*WRITTEN TASKS*
1 > How would you render this sentence from the passage on the Afghanistan-Pakistan border in Spanish: "Attempts to completely transform the Durand Line into the international border – using barbed wire fences, or building a border wall – have failed."
2 > Which physical barriers along the Afghanistan-Pakistan border does the passage on that border mention?

But more recently, cross-border attacks have started to take place in a different format: attacks on Pakistani border troops by masses of militants, sometimes numbering in the hundreds, attempting to either kill all Pakistani security forces, or to overwhelm and overpower them, and then take them hostage. A number of cross-border skirmish episodes also occurred between the U.S. and Pakistani militaries, most notably the 2011 Salala check post attack, which resulted in the martyrdom of over a dozen Pakistani soldiers because Afghan troops called for ISAF air support during an operation near the Afghanistan-Pakistan border. That led to a shutdown of the NATO supply routes running through Pakistan as well as widespread anger against the U.S. for running a unilateral drone program in the country’s tribal areas, targeting Pakistani tribesmen at will.
As recently as May 2014, outgoing Afghan President Hamid Karzai has said that his country has never formally accepted the Durand Line as the border between the two countries: in this aspect, his thinking is closer to those of the Taliban militants, who are not hindered by the international de facto border between the two countries. 2,600km long and stretching over rugged terrain and impassable mountains, there are as many as eleven known and officially operational border crossings between Afghanistan and Pakistan – but because the militants belong to the area and would know it better than any outsider, they would know how many ways there are to cross the border through unknown, hidden and unmonitored border crossings that run through mountain crevices and other passages. Attempts to completely transform the Durand Line into the international border – using barbed wire fences, or building a border wall – have failed. As of the end of May, Pakistan is digging a ditch on its side of the Afghan-Pakistan border to stem the flow of incoming militants: Commander of Pakistan Army’s Southern Command, Lieutenant General Nasser Khan Janjua, made an announcement to this effect last month.

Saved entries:

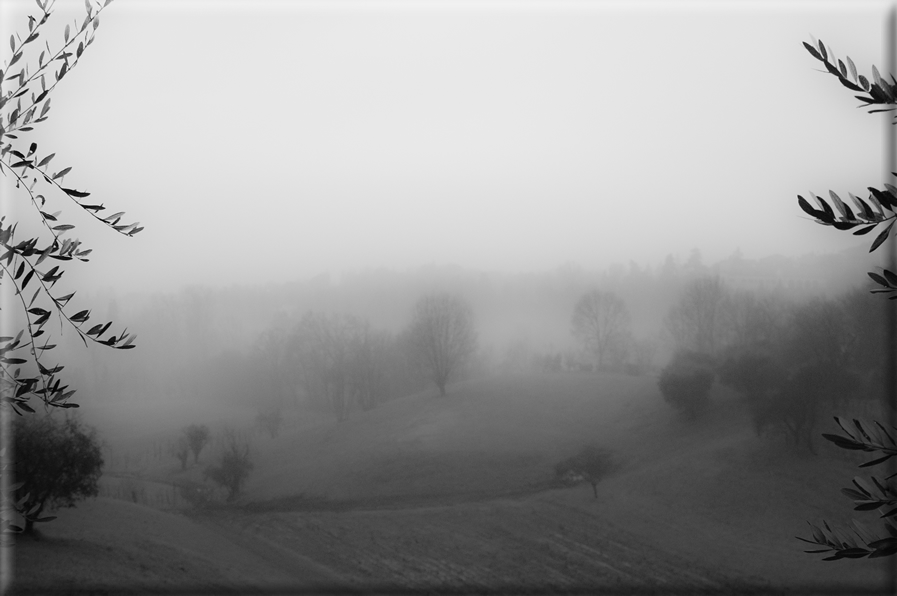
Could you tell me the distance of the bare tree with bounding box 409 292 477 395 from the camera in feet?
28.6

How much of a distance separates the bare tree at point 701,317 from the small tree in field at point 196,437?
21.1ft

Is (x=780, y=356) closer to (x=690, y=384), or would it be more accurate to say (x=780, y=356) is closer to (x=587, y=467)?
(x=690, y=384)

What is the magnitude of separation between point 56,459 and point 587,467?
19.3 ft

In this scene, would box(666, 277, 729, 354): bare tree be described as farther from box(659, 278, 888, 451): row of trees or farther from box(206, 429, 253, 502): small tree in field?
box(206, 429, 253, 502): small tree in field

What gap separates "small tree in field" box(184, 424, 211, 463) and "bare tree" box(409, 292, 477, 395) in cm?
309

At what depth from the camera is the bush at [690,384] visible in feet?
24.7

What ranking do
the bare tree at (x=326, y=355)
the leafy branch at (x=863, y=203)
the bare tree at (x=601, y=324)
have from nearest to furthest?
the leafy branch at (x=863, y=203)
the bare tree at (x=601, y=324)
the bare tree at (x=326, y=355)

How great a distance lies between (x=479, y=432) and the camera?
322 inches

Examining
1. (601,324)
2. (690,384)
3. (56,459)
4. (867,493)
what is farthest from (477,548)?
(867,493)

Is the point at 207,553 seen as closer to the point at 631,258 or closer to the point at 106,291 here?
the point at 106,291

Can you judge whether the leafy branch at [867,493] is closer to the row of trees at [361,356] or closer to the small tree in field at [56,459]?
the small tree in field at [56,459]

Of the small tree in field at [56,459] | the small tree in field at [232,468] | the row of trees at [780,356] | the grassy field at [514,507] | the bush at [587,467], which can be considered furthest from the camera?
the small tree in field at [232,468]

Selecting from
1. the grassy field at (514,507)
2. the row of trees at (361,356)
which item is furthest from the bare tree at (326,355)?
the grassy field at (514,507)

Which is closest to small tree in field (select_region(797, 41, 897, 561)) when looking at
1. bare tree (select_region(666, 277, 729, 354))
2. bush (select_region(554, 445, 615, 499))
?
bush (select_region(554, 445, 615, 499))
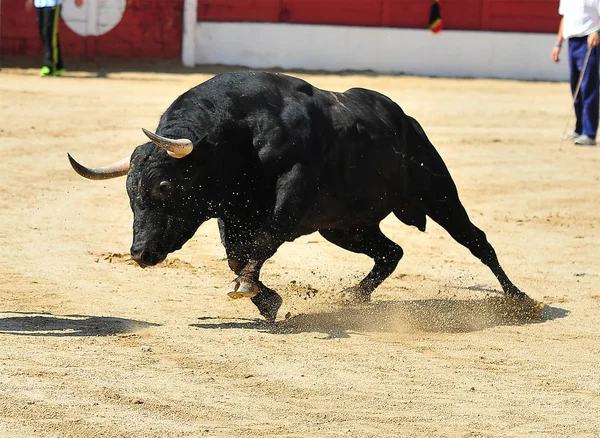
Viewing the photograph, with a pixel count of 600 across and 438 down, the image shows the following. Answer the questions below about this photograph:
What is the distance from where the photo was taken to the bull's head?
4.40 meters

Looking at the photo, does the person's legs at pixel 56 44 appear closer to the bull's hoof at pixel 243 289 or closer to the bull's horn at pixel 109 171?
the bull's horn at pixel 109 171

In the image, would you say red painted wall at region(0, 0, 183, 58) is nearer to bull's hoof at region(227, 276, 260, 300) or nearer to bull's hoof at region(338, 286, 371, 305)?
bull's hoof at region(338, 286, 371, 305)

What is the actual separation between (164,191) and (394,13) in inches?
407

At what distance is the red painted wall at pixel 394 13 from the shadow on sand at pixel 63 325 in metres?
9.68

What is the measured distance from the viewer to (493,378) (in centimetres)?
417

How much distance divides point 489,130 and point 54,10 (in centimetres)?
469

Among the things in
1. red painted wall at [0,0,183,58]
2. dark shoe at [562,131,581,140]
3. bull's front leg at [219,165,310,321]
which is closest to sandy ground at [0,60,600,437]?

*ANSWERS IN ORDER*
1 > Los intentos de transformar por completo la Línea Durand en la frontera internacional —mediante cercas de alambre de púas o la construcción de un muro fronterizo— han fracasado.

2 >
- Barbed wire fences
- A border wall
- A ditch on Pakistan's side of the border